More Mohawk Valley jobs are leaving the country, with refrigeration system manufacturer Hussman Corp. deciding to close its Gloversville facility and ship its work to Mexico.
The Bridgeton, Mo.-based Hussman, whose refrigeration food cases appear in supermarkets and convenience stores worldwide, notified its Gloversville workers Wednesday about the plant closure.
The shutdown follows Hussman’s decision to reduce its independent distributor product offerings. That work accounts for half of the Gloversville plant’s manufacturing activities. The plant will close during the second half of 2009.

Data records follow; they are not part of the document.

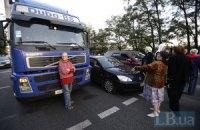 У Херсонській області фермери заблокували трасу на Крим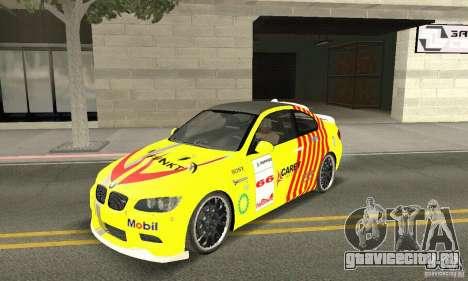 BMW M3 2008 Hamann v1.2 для GTA San Andreas салон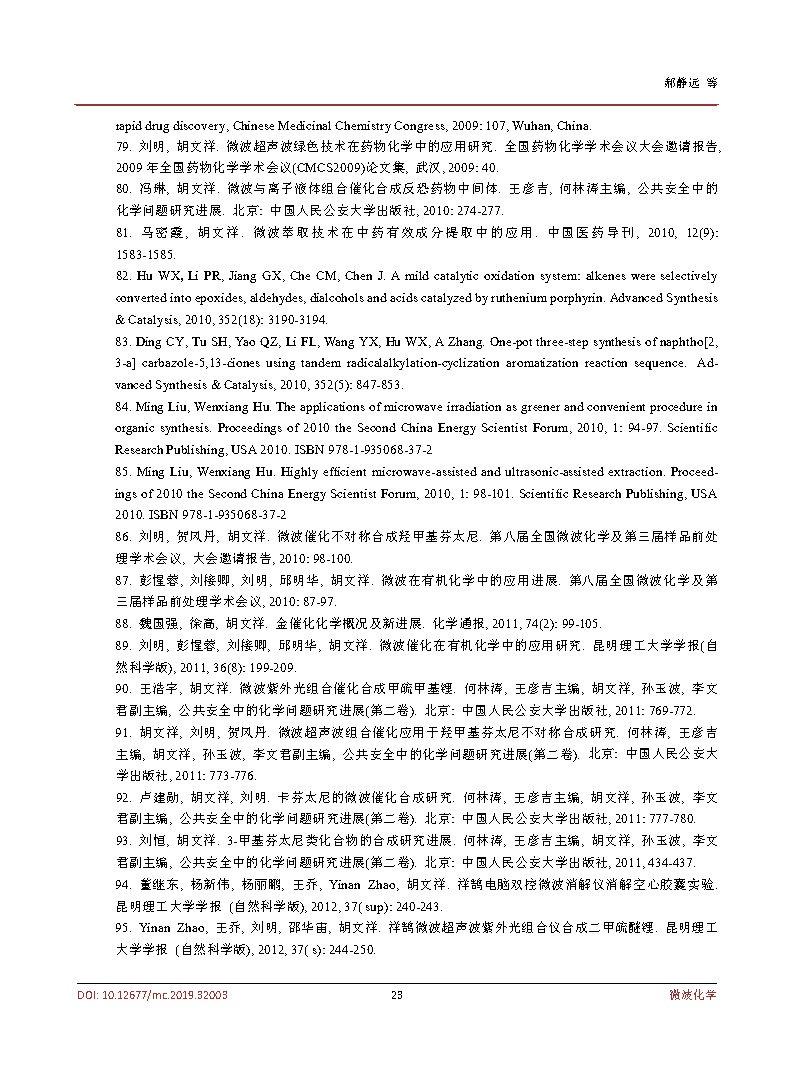 MC20190200000_25267459_Page9.jpg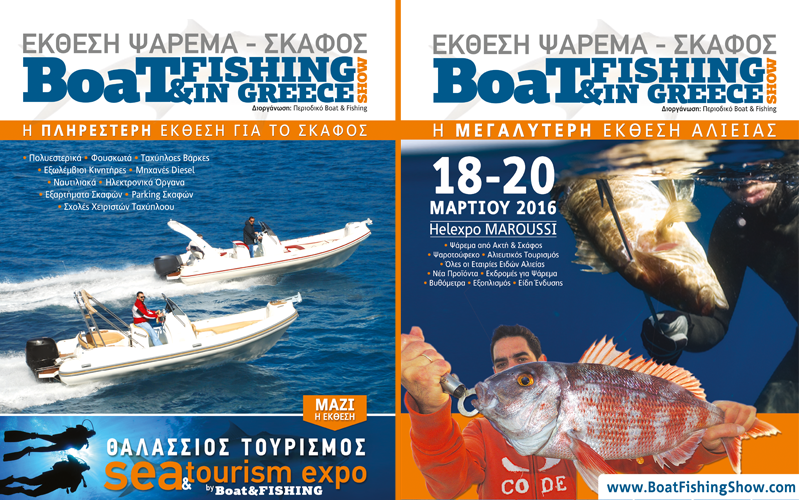 Boat & Fishing Show 2016: Σκαφος – Ψαρεμα – Θαλασσιος Τουρισμος  10.000 τμ. μονο Θαλασσα! (Φωτογραφία)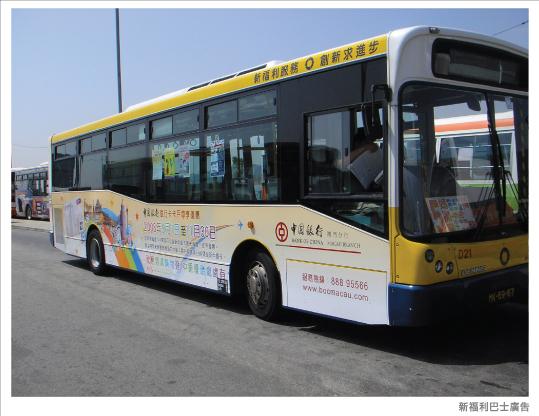 澳門巴士廣告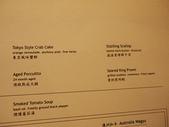 2014.02.18 MEATGQ STEAK橡木炙燒牛排館:P1190016.jpg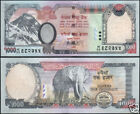 NEPAL 2009 EVEREST Rs1000 BANKNOTE w/out FLOWER PRINTED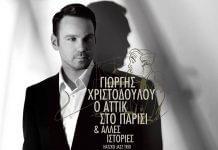 Δωρεάν προσκλήσεις για την συναυλία του Γιώργη Χριστοδούλου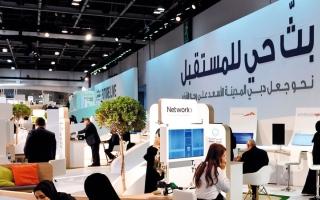 الصورة: قانون جديد يدعم جهود دبي في التحوّل إلى نموذج المُدُن الذكية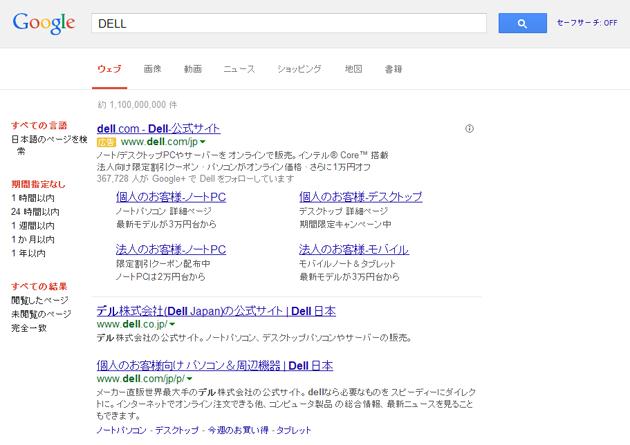 DELLの検索結果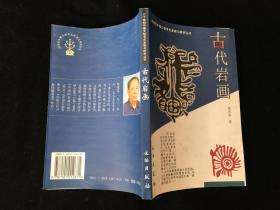 古代岩画:20世纪中国文物考古发现与研究丛书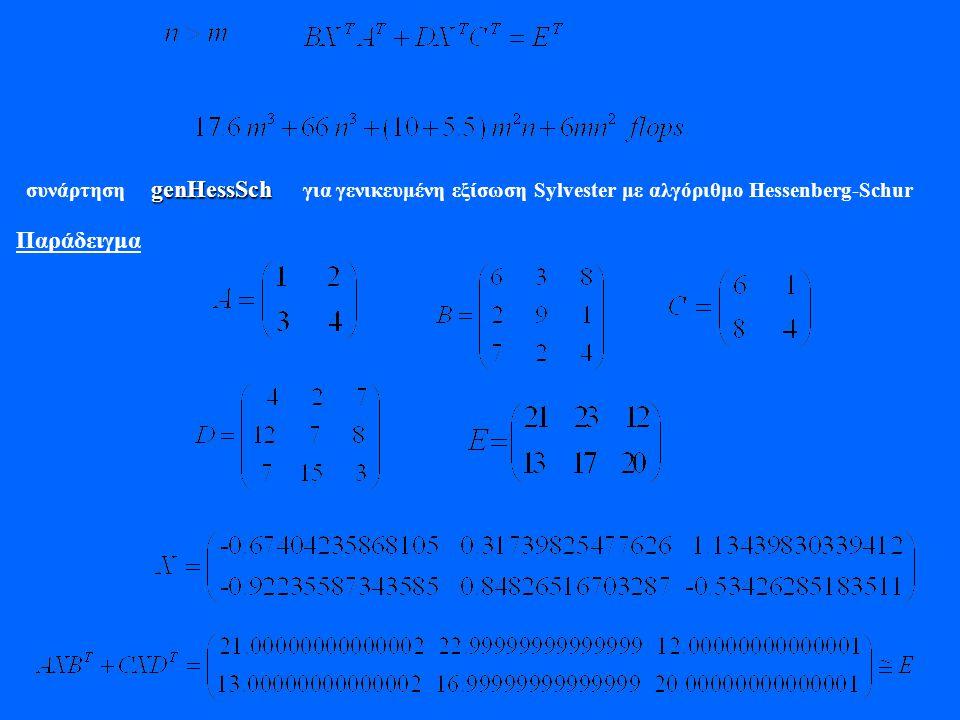 συνάρτηση genHessSch για γενικευμένη εξίσωση Sylvester με αλγόριθμο Hessenberg-Schur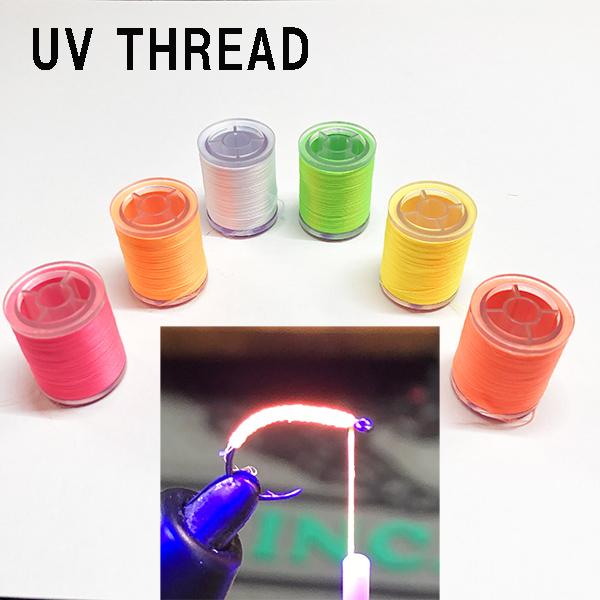UVスレッド #6/0 【KCTH】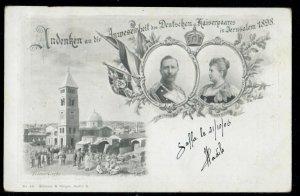 Jaffa 1906 - German Kaiser visit in Jerusalem Palestine PC - France Levant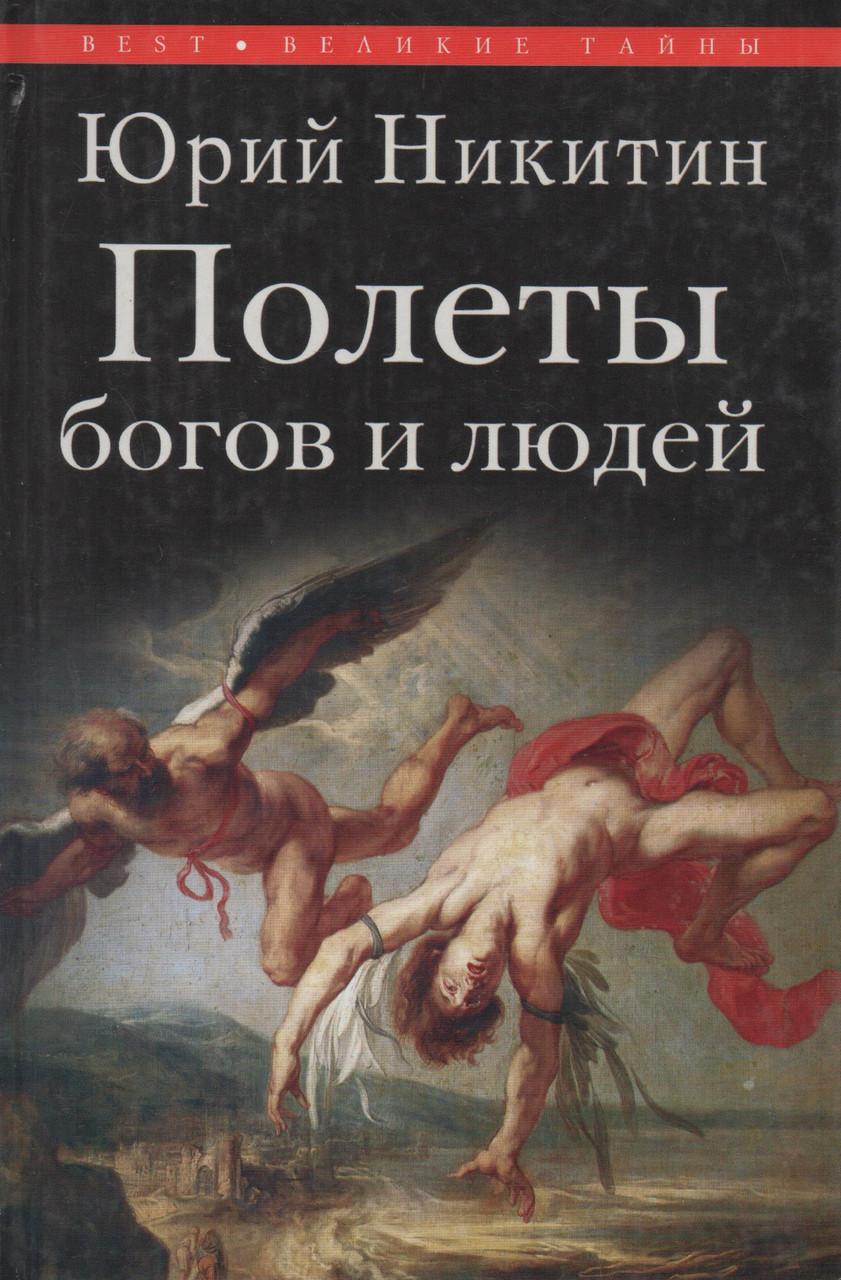 Польоти богів і людей. Юрій Нікітін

“As a matter of sound business practice, and also in response to unprecedented economic and marketplace challenges, we are refining business models throughout our enterprises,” Hussman Gloversville Plant Manager Ronald Jakubec said in a statement.
The plant’s shutdown will affect 90 workers. The plant employed 140 people in 1990, when it was owned by the Whitman Corp. in Chicago. Jakubec noted that the plant has been limping along, operating at 40 percent equipment capacity and 20 percent assembly capacity — production levels that are “not sustainable and unlikely to increase in the foreseeable future.”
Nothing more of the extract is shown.